Industry members may sell glassware to clubs, drinking establishments, or caterers, if sold at not less than the cost to the industry member who originally purchased it. [Div. of Alcoholic Beverage Control, “Handbook for Supplier Permits,” website, accessed 10/1/2020.] CAUTION: Under Title 27 CFR Part 6.88 of the federal regulations, glassware includes “…similar containers made of other material….”

Glassware (or similar containers made of other materials) may be sold to retail licensees in any quantity at not less than the cost to the industry member who originally purchased them. The amount charged must be collected in accordance with the credit regulations set forth in the Missouri statutes and regulations. [MO Regulations, Title 11, Division 70, Chapter 2, Section 2.040 (1)(B) and MO Law, Title XX, Chapter 311, Section 311.070, Subsections 3(2), 4(4) and (5)]

Giving away glassware and cups is specifically prohibited. Further, there are no provisions in the statutes or regulations which would allow the sale of glassware to retail licensees by suppliers and manufacturers. The statute provides that the Department may not by rule or decision approve glassware as an authorized retailer advertising specialty for distilled spirits or wine. “Glassware” means a single-service glass container or non-glass container capable of holding no more than twenty-three ounces (23oz) of liquid volume or a decanter, chalice, infusion jar, or similar container of any size and made of any material. [CA Law, Business and Professions Code, Division 9, Chapter 15, Section 25600.] However, wholesalers may sell glassware to retail licensees under federal guidelines. Note: Under[…]
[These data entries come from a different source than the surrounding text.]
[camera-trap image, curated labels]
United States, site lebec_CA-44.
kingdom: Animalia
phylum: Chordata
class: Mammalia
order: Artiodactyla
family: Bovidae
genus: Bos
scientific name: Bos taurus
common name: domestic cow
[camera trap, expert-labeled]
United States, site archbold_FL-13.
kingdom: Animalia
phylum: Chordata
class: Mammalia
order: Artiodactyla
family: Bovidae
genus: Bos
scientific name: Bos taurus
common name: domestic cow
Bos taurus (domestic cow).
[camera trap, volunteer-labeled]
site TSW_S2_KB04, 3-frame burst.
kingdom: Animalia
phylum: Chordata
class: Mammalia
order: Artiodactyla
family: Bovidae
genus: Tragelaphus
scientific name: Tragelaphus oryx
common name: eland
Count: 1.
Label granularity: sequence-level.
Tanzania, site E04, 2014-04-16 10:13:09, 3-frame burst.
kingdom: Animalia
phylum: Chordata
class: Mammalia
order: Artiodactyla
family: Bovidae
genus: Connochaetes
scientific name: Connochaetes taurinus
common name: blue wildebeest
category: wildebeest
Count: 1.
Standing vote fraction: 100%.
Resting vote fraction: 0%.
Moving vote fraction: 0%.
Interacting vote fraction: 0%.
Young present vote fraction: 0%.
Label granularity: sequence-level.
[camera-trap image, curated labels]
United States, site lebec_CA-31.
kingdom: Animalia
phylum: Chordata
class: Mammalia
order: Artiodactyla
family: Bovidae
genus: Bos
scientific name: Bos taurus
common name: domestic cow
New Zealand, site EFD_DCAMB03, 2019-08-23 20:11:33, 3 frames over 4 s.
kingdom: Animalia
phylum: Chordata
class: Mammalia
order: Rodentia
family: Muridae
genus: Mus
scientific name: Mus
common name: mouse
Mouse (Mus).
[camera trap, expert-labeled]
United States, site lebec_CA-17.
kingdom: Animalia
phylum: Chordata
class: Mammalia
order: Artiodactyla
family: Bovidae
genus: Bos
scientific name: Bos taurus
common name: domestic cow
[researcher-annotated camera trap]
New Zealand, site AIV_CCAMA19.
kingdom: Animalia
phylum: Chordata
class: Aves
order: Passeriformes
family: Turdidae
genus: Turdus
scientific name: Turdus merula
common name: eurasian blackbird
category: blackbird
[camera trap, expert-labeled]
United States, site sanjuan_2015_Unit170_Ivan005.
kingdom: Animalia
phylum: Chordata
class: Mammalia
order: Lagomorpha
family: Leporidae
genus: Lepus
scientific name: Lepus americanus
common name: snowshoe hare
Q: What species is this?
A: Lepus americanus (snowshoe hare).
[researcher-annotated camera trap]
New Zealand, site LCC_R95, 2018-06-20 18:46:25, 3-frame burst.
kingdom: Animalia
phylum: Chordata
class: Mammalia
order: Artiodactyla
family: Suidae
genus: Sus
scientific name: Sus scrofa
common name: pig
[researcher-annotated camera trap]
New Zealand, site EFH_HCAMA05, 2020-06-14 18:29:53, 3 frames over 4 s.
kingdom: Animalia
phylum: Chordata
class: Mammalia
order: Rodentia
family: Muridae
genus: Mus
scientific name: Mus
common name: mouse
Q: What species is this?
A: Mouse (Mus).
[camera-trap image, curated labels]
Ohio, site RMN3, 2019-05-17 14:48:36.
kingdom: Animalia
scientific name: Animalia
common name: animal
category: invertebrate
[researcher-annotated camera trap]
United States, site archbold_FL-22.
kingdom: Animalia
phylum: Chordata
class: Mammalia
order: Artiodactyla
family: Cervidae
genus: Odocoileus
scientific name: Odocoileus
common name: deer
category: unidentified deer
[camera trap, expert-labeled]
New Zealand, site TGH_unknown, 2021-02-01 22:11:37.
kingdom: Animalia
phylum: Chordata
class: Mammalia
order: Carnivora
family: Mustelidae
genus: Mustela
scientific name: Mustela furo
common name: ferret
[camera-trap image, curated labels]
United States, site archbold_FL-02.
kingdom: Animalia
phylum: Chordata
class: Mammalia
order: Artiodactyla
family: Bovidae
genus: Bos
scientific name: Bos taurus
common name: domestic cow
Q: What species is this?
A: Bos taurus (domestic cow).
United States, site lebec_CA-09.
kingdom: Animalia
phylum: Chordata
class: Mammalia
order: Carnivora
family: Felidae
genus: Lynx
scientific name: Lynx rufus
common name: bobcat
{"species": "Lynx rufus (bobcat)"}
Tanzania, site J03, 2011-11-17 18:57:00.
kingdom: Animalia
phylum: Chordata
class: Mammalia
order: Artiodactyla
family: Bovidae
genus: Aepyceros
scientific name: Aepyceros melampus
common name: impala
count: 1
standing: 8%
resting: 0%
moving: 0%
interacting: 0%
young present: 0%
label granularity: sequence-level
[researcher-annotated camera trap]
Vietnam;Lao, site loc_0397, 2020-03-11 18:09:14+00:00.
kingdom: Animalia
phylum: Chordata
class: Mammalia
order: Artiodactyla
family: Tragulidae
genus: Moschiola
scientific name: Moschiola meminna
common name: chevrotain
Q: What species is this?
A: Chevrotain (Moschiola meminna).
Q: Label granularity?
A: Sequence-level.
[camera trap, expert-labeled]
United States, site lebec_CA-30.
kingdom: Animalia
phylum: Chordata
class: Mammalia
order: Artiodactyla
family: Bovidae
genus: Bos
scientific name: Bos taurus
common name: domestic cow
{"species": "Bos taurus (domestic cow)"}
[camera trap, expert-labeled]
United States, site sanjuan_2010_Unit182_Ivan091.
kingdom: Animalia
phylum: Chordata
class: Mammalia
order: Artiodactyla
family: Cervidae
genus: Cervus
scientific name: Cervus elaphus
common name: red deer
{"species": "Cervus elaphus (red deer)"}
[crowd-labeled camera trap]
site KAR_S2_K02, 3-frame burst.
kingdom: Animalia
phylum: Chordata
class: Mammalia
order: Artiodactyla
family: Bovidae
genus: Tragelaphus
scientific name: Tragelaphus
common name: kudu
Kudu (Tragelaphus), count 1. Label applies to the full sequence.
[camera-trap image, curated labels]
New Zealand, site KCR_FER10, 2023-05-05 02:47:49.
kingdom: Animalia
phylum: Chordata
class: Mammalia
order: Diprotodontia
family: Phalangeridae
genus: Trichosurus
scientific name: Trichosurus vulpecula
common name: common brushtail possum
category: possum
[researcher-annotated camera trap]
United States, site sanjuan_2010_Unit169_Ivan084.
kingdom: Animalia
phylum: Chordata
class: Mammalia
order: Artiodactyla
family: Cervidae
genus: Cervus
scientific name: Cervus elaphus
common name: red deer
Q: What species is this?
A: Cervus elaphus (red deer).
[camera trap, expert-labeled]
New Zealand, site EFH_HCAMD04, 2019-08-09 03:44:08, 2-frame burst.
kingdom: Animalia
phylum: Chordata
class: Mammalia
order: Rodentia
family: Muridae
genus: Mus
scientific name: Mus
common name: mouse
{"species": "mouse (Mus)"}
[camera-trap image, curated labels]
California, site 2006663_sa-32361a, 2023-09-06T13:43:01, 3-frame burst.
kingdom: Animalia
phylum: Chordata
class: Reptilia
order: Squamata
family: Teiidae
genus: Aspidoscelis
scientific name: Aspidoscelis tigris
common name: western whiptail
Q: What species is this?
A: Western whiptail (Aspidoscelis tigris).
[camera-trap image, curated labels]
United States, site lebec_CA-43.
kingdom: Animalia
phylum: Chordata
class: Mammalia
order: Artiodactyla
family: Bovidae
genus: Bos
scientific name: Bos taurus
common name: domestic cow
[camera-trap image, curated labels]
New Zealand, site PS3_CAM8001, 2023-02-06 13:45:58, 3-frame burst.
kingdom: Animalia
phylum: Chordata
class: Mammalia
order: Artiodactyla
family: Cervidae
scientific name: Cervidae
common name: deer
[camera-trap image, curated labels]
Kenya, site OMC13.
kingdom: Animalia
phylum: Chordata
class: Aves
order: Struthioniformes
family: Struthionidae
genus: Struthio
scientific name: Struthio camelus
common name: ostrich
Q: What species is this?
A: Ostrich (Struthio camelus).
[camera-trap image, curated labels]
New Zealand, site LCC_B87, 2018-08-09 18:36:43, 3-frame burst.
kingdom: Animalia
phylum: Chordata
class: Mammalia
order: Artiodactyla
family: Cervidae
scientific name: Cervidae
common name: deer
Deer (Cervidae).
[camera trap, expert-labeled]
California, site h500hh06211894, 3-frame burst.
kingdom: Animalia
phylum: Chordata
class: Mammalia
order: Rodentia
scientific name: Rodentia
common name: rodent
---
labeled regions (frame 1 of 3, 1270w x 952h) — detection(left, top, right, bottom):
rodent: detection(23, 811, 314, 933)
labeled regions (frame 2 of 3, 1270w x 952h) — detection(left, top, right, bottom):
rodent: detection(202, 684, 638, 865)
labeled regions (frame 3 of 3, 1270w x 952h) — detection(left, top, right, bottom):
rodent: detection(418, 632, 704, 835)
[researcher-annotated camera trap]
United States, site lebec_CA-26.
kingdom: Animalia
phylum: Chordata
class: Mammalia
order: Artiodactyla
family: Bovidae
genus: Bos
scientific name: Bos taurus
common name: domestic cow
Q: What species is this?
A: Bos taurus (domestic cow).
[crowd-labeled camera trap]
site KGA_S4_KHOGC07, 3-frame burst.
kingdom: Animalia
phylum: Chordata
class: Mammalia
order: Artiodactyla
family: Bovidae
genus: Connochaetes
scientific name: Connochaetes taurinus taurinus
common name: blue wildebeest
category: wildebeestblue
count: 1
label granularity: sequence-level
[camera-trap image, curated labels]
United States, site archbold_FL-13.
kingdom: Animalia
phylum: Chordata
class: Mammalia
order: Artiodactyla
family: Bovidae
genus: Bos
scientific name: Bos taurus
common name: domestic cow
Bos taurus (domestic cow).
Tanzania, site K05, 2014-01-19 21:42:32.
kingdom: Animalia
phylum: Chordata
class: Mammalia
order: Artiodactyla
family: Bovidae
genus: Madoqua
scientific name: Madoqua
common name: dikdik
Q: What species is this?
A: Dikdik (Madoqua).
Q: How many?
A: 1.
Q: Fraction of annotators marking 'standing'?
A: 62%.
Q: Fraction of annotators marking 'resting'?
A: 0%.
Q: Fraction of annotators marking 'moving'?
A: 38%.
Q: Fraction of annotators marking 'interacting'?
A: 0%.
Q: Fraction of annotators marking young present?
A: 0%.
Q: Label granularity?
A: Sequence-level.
Generally speaking, on-premise licensees may not use alcoholic beverage branded glassware. Exceptions to this prohibition include microbrewers, brewers, brew pubs, winemakers and small winemakers, who are allowed to use branded glassware with their own name and logo on their licensed premises to advertise brands that they manufacture. On-premise licensees are allowed to offer distilled spirits branded glassware to consumers through “Keep the Glass” promotions. Refer to section 15, Subsection 15.13, Advertising Specialties/Novelties, for guidelines applicable to furnishing “branded barware” to retail licensees. Note: Refer also to Section 15, Subsection 15.9.5, Promotional Activities on Licensed Premises, for information regarding “Keep the Glass” branded promotions on licensed premises. Please note that “Keep the Glass” promotions are permissible for distilled spirits only. [“Promoting[…]

Permitted under federal guidelines. Refer to Title 27 CFR Part 6.88 of the federal regulations for specific details. Delaware regulations do not specifically address what is permitted, but simply state that suppliers may not engage in any practices not permitted by the Federal Alcohol Administration Act. [DE Regulations, Rule 908, Section 3.3.] CAUTION: Under Title 27 CFR Part 6.88 of the federal regulations, glassware includes “…similar containers made of other material….”

Effective October 1, 2018, malt beverage manufacturers or importers may give branded glassware free of charge to distributors, who then may give up to 10 cases of free glassware per licensed premises to licensed Florida vendors that sell malt beverages for on-premises consumption in any calendar year. The free glassware must be single-serving containers holding no more than twenty-three (23) ounces each. Vendors who receive the free glassware may not sell it or return it to the distributor for cash, credit or replacement. Records of the gifts must be maintained for three years by each manufacturer, importer, distributor and vendor. [FL Law, Title 34, Chapter 561, Section 561.42(14)(a); FL Regulations 61A-1.01010.]

Wholesalers may provide branded glassware to an on-sale retailer when the fair market value of all promotional items given to a retailer does not exceed $500 in any calendar year and the glassware conspicuously displays the brand name of the spirituous liquor. [Industry Advisory, dated December 4, 2012, available on the agency website; AZ Law, Title 4, Chapter 2, Article 3, Sections 4-243(D).]

Manufacturers and vendors authorized by a manufacturer may sell service items bearing references to alcoholic beverage brands to on-premise retail licensees. Retail licensees purchasing such items must retain evidence of payment to the manufacturer or authorized vendor for a period of not less than two (2) years from the date of each purchase of such service items. “Service items” are defined as articles of tangible property normally used by employees of on-premise retail licensees to serve alcoholic beverages to customers, including, but not limited to, glassware, napkins, buckets and coasters. [VA Law, Title 4.1, Chapter 2, Section 4.1-201(A)(12) and VA Regulations, Title 3, Agency 5, Chapter 30, Section 3VAC5-30-80(D).]